天色已晚,一抹倩影穿梭在大街小巷中,女孩身手敏捷,速度非常之快。
忽地,前面来了一辆车,女孩借住霓虹灯看清了那是一辆劳斯莱斯,是马嘉祺,他来了。
女孩不甘心,调转方向,往小巷子里跑去。巷子空间狭小,车辆进不来,只能赌一把了。
女孩借着朦胧的月光,穿梭在小巷子里。
微风吹过,一股酒味扑鼻而来,黑暗中好似有一个人影。
女孩没有在意,想要绕开人影,却被人抓住了手腕。
林听晚“放开我。”
女孩儿挣扎着,厉声喊道。
龙套「醉酒大叔」“小妞,长得还不错,陪哥哥玩玩啊?”
说罢,那醉汉将手中的酒瓶随手一扔,就将另一只咸猪手伸向了女孩。
那醉汉满脸通红,眼神迷离,再加上他那肥硕的身材,一脸猥琐样,像极了那种会酒后乱性的人。
林听晚“别碰我。”
“啪!”的一声,那醉汉的手被女孩拍开了。
随即,女孩一脚踹中他的命根子,疼痛感袭来,那醉汉松开了手,女孩趁机往巷子里面跑去。

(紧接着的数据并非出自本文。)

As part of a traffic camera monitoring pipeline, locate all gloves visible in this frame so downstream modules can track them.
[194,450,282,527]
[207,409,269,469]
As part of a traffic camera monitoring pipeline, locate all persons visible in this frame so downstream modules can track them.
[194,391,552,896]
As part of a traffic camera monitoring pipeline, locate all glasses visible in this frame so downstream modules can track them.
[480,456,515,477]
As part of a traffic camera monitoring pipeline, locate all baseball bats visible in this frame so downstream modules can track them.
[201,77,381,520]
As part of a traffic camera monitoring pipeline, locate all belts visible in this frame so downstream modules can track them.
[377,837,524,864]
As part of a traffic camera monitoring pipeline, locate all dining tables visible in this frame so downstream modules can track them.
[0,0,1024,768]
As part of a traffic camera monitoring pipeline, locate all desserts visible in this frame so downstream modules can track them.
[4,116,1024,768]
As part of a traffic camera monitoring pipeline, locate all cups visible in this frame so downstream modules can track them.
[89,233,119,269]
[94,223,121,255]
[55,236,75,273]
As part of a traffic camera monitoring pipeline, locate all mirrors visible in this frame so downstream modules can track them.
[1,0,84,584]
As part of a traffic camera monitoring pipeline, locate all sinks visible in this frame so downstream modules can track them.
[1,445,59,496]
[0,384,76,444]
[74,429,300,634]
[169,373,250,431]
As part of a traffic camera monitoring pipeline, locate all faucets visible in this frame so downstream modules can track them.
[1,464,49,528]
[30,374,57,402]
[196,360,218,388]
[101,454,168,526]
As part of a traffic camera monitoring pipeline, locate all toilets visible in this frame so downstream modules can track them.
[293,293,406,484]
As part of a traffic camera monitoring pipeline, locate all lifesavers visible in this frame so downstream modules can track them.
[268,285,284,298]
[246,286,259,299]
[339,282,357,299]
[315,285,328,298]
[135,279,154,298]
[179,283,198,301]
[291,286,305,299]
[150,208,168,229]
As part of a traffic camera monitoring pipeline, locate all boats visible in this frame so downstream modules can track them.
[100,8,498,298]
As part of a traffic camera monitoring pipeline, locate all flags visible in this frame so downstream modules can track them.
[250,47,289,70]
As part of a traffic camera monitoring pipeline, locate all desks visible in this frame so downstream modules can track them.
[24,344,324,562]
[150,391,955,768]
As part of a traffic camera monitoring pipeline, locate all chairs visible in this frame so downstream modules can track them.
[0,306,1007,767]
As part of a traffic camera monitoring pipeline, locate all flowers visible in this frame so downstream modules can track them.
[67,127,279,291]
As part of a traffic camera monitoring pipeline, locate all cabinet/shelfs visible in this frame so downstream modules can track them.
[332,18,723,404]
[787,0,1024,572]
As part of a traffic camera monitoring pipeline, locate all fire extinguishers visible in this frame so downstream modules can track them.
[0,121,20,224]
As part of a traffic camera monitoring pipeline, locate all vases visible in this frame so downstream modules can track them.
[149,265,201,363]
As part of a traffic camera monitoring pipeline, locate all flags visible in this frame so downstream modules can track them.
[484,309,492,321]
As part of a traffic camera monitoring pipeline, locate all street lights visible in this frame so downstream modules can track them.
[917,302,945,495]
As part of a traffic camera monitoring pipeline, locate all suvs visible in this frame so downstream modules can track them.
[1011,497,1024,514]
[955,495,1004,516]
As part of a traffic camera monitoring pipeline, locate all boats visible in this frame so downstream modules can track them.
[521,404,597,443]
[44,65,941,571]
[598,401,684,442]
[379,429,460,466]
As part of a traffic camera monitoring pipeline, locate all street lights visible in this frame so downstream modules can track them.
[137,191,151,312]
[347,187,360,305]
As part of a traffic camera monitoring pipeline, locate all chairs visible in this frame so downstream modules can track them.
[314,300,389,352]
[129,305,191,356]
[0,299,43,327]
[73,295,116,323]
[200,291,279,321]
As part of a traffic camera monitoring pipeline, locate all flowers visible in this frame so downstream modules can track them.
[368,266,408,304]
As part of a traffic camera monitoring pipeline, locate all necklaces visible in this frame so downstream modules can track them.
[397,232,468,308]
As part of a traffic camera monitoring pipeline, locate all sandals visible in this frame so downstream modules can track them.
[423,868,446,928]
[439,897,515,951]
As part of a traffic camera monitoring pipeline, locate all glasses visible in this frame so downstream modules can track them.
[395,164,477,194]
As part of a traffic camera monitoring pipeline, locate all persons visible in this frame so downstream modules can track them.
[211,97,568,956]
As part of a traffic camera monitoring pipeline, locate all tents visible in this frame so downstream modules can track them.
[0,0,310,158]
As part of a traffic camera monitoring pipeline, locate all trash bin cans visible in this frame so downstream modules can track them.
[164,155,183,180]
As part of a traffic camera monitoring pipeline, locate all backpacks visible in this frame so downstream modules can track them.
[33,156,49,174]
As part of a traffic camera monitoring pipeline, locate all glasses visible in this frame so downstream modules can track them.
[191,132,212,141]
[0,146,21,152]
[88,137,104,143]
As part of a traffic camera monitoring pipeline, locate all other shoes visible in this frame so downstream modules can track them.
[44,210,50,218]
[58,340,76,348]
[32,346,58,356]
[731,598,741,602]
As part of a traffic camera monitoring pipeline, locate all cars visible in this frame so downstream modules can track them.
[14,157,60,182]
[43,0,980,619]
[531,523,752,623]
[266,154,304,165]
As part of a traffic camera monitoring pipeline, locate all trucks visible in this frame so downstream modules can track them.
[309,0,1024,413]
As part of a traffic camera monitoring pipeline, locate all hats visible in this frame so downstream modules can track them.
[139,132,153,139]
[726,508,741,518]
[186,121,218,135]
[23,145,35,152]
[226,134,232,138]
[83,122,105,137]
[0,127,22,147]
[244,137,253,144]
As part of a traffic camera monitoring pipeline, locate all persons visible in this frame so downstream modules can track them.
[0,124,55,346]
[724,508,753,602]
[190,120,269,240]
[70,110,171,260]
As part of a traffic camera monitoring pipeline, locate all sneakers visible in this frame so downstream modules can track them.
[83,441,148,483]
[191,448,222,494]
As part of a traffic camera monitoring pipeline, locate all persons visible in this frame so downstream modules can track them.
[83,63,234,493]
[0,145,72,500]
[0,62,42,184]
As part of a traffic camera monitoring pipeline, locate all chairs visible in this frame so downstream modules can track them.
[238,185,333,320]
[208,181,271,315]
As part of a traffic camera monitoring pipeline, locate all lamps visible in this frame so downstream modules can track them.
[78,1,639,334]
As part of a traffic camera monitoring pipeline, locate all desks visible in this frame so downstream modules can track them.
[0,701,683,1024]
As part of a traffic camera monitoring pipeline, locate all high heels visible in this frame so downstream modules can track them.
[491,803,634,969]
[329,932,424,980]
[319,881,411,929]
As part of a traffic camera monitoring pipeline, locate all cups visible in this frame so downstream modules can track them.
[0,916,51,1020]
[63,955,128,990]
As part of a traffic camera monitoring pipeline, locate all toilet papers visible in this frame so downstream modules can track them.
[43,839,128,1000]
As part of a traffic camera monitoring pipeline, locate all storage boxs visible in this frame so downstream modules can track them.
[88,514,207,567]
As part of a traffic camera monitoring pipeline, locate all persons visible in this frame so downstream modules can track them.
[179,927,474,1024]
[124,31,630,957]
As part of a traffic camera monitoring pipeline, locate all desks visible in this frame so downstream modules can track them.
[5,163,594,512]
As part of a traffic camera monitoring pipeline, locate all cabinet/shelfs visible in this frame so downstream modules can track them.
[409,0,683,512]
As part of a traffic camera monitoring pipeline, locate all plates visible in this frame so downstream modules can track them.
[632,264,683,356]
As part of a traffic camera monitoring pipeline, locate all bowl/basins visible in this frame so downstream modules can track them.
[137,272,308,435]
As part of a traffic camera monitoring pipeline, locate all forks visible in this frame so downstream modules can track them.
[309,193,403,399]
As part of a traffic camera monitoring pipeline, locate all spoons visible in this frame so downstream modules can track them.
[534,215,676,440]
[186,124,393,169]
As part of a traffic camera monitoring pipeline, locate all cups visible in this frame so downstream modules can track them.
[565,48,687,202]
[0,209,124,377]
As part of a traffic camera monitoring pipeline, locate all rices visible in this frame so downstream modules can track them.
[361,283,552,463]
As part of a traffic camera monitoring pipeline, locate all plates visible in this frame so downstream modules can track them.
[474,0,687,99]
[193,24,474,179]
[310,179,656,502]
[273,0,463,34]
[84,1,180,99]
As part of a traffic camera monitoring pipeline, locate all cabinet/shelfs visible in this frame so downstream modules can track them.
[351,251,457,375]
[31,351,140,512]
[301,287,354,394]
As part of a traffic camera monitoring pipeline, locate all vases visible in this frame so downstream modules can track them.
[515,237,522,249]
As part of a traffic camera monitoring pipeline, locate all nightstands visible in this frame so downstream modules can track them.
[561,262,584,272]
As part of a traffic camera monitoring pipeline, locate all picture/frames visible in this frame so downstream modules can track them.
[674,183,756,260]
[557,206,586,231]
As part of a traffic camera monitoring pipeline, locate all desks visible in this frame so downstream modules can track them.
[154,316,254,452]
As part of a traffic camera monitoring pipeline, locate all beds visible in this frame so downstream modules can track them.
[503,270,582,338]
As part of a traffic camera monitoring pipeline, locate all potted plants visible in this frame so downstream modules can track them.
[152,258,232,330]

没跑几步,就对上了那双深邃阴骛的凤眼,他微笑着说道。
马嘉祺“晚晚,你不乖呐,还要跑吗?”
女孩快速转过身来往回跑,却被马嘉祺摁在了墙上。
马嘉祺挑起女孩儿的下巴,迫使她对上自己的视线。
林听晚被迫对上他的视线,她眼神间满是愤怒与不满。
马嘉祺“晚晚,我说过多少次了,不要试图逃离我。”
林听晚“放开我,你这是非•法•囚•禁,你凭什么限制我的自由,凭什么!”
女孩儿挣扎着,大声说道。
马嘉祺“凭我爱你。”
林听晚“我不需要你这种扭曲的爱”
马嘉祺“这由不得你,你这辈子都只能是我的金丝雀。”
林听晚“像你这种人根本不懂什么叫爱。”
说着,林听晚的视线逐渐模糊起来,浑身使不上力气来。
林听晚“你…”
女孩只觉得一阵晕眩,视线越来越模糊。
只见,马嘉祺手里拿着注射器,给她注射了什么不知名的药物。
林听晚“你…什么…时候”
随即,女孩双腿一软,马嘉祺弯腰将她打横抱起,柔顺浓密的长发垂泻下来。
马嘉祺“好好睡一觉吧。”
女孩用手推搡着,奈何一点力气也使不上来,最后彻底昏睡过去。
女孩的伤口用白色布料简单包扎了一下,血是已经止住了,但白布却被染成了红色。
仔细一看,手腕上还有一道淡红色印记。
那醉汉捡起空酒瓶,往墙上一砸,将其打碎,对着眼前的两人,醉醺醺地说道。
龙套「醉洒大叔」“臭娘们,敢踹老子命根子,活腻了是吧?”
龙套「醉酒大叔」“臭小子,识相点就给我滚一边去,把这娘们留下。”
马嘉祺看着他踉跄的拿着酒瓶走来,轻笑一声,活腻了的是他才对吧。
马嘉祺身后来了一群保镖,那醉汉吓得酒都醒了。
这阵仗,一看就是有钱人,哪是他这种贫民窟里出来的人能惹得。
#马嘉祺“我的人也是你能动的?”
#马嘉祺“刚才哪只手碰的?”
醉汉将手中的酒瓶扔掉,跪在地上,头埋的很低,连看他的勇气都没有。
龙套「醉酒大叔」“不敢不敢,大哥饶命啊,小的喝醉了酒,都是胡言乱语的,您别当真。”
#马嘉祺“我说哪只手碰的!”
龙套「醉酒大叔」“右…右手。”
#马嘉祺“好生伺候他。”
马嘉祺语气冰冷地对着身后的保镖说道,随后就回到了车里。
#马嘉祺“去潮河苑别墅。”
朱志鑫“明白。”
朱志鑫没有多言,他只知道老板说什么,他就做什么,其他的都不关他的事,他只需听从即可。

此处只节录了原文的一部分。